◆ WRITTEN INSTRUCTION ◆
Pull out every line of the items below that contains the word "this", and copy each such line in full.

◆ DATA EXCERPTS ◆
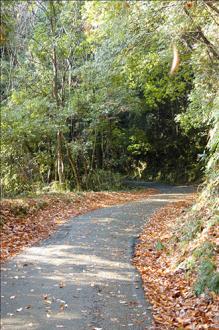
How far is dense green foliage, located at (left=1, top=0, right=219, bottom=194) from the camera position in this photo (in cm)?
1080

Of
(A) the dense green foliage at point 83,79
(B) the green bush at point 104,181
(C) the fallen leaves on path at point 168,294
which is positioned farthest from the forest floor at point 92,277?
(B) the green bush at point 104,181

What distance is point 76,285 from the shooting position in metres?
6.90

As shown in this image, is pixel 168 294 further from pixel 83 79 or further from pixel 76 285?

--

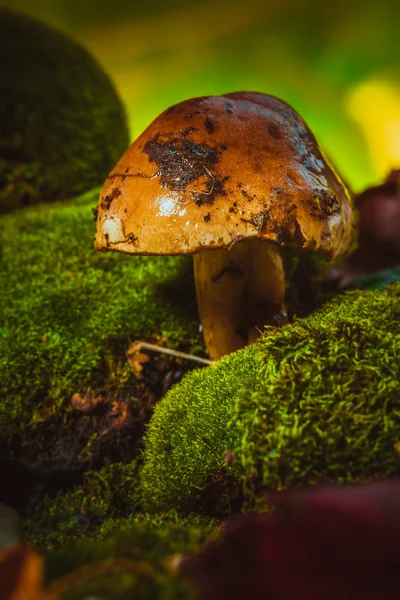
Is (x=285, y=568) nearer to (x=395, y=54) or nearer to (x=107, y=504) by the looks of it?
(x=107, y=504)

◆ EXERCISE RESULT ◆
How far is dense green foliage, located at (left=1, top=0, right=219, bottom=194) from the camera position in this photo (in cm)?
As shown in this image, is pixel 168 294 further from pixel 83 79 or further from pixel 76 285?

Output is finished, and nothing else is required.